Trump

El presidente estadounidense Donald Trump. >Patrick Semansky/AP

Nos encontramos en una coyuntura incierta e inestable en los Estados Unidos. Esta es preocupante para el público tanto doméstico como internacional, pues querámoslo o no EE.UU., sea militar, sea económica, es una superpotencia. En realidad, el resto del mundo, en particular la Unión Europea y las economías y potencias emergentes en Asia, África y América Latina, deberían trazar, necesariamente, un escenario y proceder contingente —alternativo, quiero decir— en el que Washington no necesariamente esté presente, pero al que se pueda adherir a voluntad sin alterar la agenda. Es mucho pedir al resto del mundo, pero tendrán que considerar que los próximos dos meses, que se perfilan inestables en este proceso de “no-transición”, marcarán la pauta de los próximos cuatro años de la gobernabilidad y gobernanza estadounidense.

En el renglón doméstico presenciamos impotentes cómo la civilidad, característica de un país que, desde su fundación hace 243 años y su refundación hace 232 años —cuando los delegados a la convención en la ciudad de Filadelfia aprobaron la constitución, vigente aún— se hace añicos ante la rabieta de un ‘showman’, cuyo ego no concibe el rechazo y no acepta que, pronto, no será el centro de atención. No es lo único que está despedazando; el cuestionamiento de Donald Trump al resultado de las elecciones, apoyado por las huestes reaccionarias que él mismo habilitó, continúan fragmentando —aceleradamente ahora— el diálogo plural, así como el espacio agónico de democracia que existe precariamente en los Estados Unidos. Como dijo Jonathan Tepperman en la revista Foreign Policy y parafraseo: “Aunque haya ganado Biden, esta es la América de Trump”. Lo es; si bien la presencia de Biden en la Casa Blanca pueda calmar algunos elementos de la población y el ‘establishment’ político-institucional, el augurio a partir de enero se proyecta repleto de mezquindad y virulencia, tanto en la disposición como en la acción.

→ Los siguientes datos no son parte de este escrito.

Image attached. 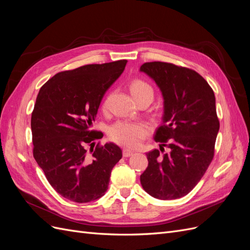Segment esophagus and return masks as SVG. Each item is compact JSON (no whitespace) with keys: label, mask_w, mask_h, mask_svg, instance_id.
<instances>
[{"label":"esophagus","mask_w":250,"mask_h":250,"mask_svg":"<svg viewBox=\"0 0 250 250\" xmlns=\"http://www.w3.org/2000/svg\"><path fill=\"white\" fill-rule=\"evenodd\" d=\"M132 154H133V150L128 149V148H124V149H123V155H124L125 157H128V156H130V155H132Z\"/></svg>","instance_id":"34e87169"}]
</instances>
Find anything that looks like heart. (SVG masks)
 <instances>
[{
  "mask_svg": "<svg viewBox=\"0 0 250 250\" xmlns=\"http://www.w3.org/2000/svg\"><path fill=\"white\" fill-rule=\"evenodd\" d=\"M129 89L135 101H139L143 98L153 99V88L145 80L133 79L129 84ZM149 132L150 126L144 122L118 121L108 128L110 139L127 147L138 146Z\"/></svg>",
  "mask_w": 250,
  "mask_h": 250,
  "instance_id": "1",
  "label": "heart"
}]
</instances>
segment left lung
<instances>
[{"label":"left lung","instance_id":"obj_1","mask_svg":"<svg viewBox=\"0 0 250 250\" xmlns=\"http://www.w3.org/2000/svg\"><path fill=\"white\" fill-rule=\"evenodd\" d=\"M140 71L162 92L163 124L154 141L169 148L163 156L157 149L147 153L148 167L141 184L154 198H181L199 183L214 157L220 126L215 94L206 79L187 67L153 62L142 64Z\"/></svg>","mask_w":250,"mask_h":250}]
</instances>
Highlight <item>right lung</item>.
I'll use <instances>...</instances> for the list:
<instances>
[{
    "label": "right lung",
    "instance_id": "right-lung-1",
    "mask_svg": "<svg viewBox=\"0 0 250 250\" xmlns=\"http://www.w3.org/2000/svg\"><path fill=\"white\" fill-rule=\"evenodd\" d=\"M126 63L123 59L60 72L37 95L31 117L33 156L53 188L71 201L102 197L111 170L122 157L113 143L95 147L94 141L103 134L90 128L104 94Z\"/></svg>",
    "mask_w": 250,
    "mask_h": 250
}]
</instances>
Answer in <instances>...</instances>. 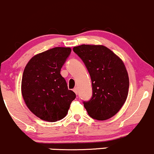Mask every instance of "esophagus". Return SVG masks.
<instances>
[{"mask_svg": "<svg viewBox=\"0 0 154 154\" xmlns=\"http://www.w3.org/2000/svg\"><path fill=\"white\" fill-rule=\"evenodd\" d=\"M73 91H74V92L75 93V94H78V89H77L76 87H75V88H74V89H73Z\"/></svg>", "mask_w": 154, "mask_h": 154, "instance_id": "obj_1", "label": "esophagus"}]
</instances>
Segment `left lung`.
Instances as JSON below:
<instances>
[{
	"mask_svg": "<svg viewBox=\"0 0 154 154\" xmlns=\"http://www.w3.org/2000/svg\"><path fill=\"white\" fill-rule=\"evenodd\" d=\"M73 51L84 62L90 75L92 96L84 101L92 119L104 121L116 114L127 100L129 76L122 60L101 45L75 46Z\"/></svg>",
	"mask_w": 154,
	"mask_h": 154,
	"instance_id": "left-lung-1",
	"label": "left lung"
}]
</instances>
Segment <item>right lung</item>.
Instances as JSON below:
<instances>
[{"label":"right lung","mask_w":154,"mask_h":154,"mask_svg":"<svg viewBox=\"0 0 154 154\" xmlns=\"http://www.w3.org/2000/svg\"><path fill=\"white\" fill-rule=\"evenodd\" d=\"M71 52L70 48L55 47L30 59L24 70L22 94L25 104L42 120L54 122L66 116L75 94L69 90L60 74Z\"/></svg>","instance_id":"add662e5"}]
</instances>
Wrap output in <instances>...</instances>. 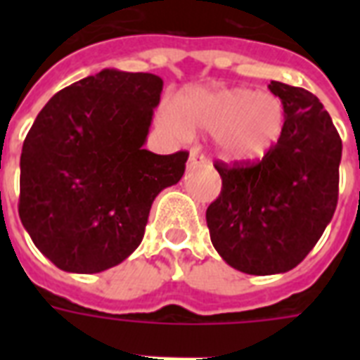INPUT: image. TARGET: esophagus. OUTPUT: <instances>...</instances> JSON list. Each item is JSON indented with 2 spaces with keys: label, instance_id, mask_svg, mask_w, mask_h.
Listing matches in <instances>:
<instances>
[{
  "label": "esophagus",
  "instance_id": "esophagus-1",
  "mask_svg": "<svg viewBox=\"0 0 360 360\" xmlns=\"http://www.w3.org/2000/svg\"><path fill=\"white\" fill-rule=\"evenodd\" d=\"M205 162V158L198 153V149H191V155H188V166L186 168H196V166H202Z\"/></svg>",
  "mask_w": 360,
  "mask_h": 360
}]
</instances>
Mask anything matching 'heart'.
<instances>
[{"label":"heart","mask_w":360,"mask_h":360,"mask_svg":"<svg viewBox=\"0 0 360 360\" xmlns=\"http://www.w3.org/2000/svg\"><path fill=\"white\" fill-rule=\"evenodd\" d=\"M166 123L181 136L211 132L214 151L228 162H254L278 143L285 108L271 93L196 87L172 101Z\"/></svg>","instance_id":"heart-1"}]
</instances>
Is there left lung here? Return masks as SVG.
Instances as JSON below:
<instances>
[{"mask_svg": "<svg viewBox=\"0 0 360 360\" xmlns=\"http://www.w3.org/2000/svg\"><path fill=\"white\" fill-rule=\"evenodd\" d=\"M285 108L278 143L252 166L217 164L220 196L207 207L211 243L240 273H288L307 257L338 202L342 140L319 98L271 82Z\"/></svg>", "mask_w": 360, "mask_h": 360, "instance_id": "left-lung-1", "label": "left lung"}]
</instances>
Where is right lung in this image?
Wrapping results in <instances>:
<instances>
[{"mask_svg": "<svg viewBox=\"0 0 360 360\" xmlns=\"http://www.w3.org/2000/svg\"><path fill=\"white\" fill-rule=\"evenodd\" d=\"M162 78L103 69L56 93L20 157V220L67 273L120 265L143 239L153 200L177 185L188 153L155 155L146 141Z\"/></svg>", "mask_w": 360, "mask_h": 360, "instance_id": "add662e5", "label": "right lung"}]
</instances>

Todo esto ante el hecho innegable del daño irremediable e irreversible, producto no solo de la pandemia sino de sus pésimos, fragmentados y catastróficos e incompetentes manejos. Paralela apreciación se puede hacer del delicado estado de las relaciones raciales en los Estados Unidos, el ‘pushback’ de algunos sectores eurodescendientes —blancos, claro está— al hecho de que Estados Unidos se convierte paulatina, sociológica y culturalmente en Latino-América y las virulentas discursividades y acciones en contra de inmigrantes y descendientes de inmigrantes que buscan —y buscan validar— su sueño americano. La ‘paz civi’ adolece ante las múltiples violencias que hemos visto manifestarse en los últimos años, pero sobre todo en los últimos doce meses, mutando a los Estados Unidos en un ente irreconocible y objeto de desprecio por parte de sus adversarios y enemigos, y de lástima por parte de sus amigos y aliados.

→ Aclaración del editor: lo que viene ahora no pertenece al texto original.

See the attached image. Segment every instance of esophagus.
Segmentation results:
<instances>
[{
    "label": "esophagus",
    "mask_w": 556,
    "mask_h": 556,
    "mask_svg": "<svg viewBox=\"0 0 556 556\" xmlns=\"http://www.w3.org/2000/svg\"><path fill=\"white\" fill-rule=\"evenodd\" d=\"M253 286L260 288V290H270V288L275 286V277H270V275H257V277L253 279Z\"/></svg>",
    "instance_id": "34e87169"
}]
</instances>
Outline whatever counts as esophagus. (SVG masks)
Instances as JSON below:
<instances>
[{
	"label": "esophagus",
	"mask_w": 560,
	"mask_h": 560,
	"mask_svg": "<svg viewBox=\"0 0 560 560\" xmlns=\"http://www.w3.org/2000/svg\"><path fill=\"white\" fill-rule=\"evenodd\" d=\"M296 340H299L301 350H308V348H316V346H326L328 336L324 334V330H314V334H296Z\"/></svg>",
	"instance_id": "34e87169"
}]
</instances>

En ese último renglón, el de las relaciones y política exterior de los EE.UU., también hay motivo de preocupación. Más allá de lo que manifesté al principio de este escrito y de las fantasías de imperio y excepcionalidad de algunos en el grupo de poder para con la nación, lo cierto es que la reputación estadounidense se encuentra lacerada ante los ojos y las percepciones de sus contrapartes en el resto del mundo. Ellos, amigos y enemigos, sin duda respiran aliviados, mas no por mucho tiempo. Si bien la administración Biden intentará reparar algo del prestigio de los Estados Unidos, sus pares no lo verán de la misma manera. Quiero decir, ¿qué garantías hay de que la próxima administración republicana, cuando vengan —y vendrá— entretendrá los compromisos asumidos por esta administración demócrata? La reentrada estadounidense al Plan Integral de Acción Conjunta —acuerdo nuclear con Irán— será recibida con hostilidad por parte de Teherán, con escepticismo por parte de Pekín y Moscú, y cautela —aliviada, más que optimista— por parte de Londres, París, Berlín y Bruselas.

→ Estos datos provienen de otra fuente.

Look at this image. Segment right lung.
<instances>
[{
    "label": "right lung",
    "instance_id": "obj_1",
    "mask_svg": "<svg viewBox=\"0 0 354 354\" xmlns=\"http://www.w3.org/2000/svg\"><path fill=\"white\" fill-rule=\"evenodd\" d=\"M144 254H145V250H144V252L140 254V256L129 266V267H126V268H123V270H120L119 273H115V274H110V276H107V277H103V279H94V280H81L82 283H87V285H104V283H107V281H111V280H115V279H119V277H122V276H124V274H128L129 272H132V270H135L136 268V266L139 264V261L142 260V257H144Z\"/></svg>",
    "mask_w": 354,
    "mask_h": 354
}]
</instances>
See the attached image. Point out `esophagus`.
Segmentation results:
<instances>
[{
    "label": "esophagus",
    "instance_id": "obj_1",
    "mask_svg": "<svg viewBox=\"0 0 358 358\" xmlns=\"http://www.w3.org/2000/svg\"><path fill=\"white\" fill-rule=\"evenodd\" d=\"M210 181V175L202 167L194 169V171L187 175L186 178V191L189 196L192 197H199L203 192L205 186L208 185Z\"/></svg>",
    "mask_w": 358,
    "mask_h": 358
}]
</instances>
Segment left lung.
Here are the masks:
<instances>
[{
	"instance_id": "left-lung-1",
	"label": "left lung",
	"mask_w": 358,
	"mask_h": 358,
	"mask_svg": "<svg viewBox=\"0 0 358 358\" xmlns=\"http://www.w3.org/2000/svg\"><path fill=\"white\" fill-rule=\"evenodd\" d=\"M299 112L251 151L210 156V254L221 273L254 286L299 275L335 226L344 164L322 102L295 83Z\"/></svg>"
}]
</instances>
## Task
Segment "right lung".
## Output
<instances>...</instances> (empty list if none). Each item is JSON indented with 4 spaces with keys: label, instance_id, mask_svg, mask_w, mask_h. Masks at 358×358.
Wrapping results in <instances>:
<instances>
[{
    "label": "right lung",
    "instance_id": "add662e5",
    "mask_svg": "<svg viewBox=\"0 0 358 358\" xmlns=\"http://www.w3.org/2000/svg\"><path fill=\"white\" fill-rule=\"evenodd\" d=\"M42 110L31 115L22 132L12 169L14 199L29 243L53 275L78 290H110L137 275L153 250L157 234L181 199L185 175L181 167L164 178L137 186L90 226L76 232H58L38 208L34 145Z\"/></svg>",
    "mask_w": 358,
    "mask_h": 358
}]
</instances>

No es arbitraria la referencia, el presidente Trump quiso dejar esta semana su huella en el proceso intentando ordenar un bombardeo a instalaciones nucleares en Irán. Esto la historia lo hubiese catalogado como “tierra quemada” —en inglés, ‘scorched earth’— y hubiese dejado el peor de los lastres en una región profundamente inestable. La hipotética conflagración provocada por este acto hubiese sido en definitiva un fuego que la administración Biden y la diplomacia estadounidense hubiesen tenido que apagar.

Ante ese escenario tétrico, no olvidemos que Donald Trump seguirá siendo el presidente por los próximos 60 días. La eternidad que esto supone y los actos que se lleven a cabo a partir de hoy y a partir de entonces tendrán consecuencias inmanentes.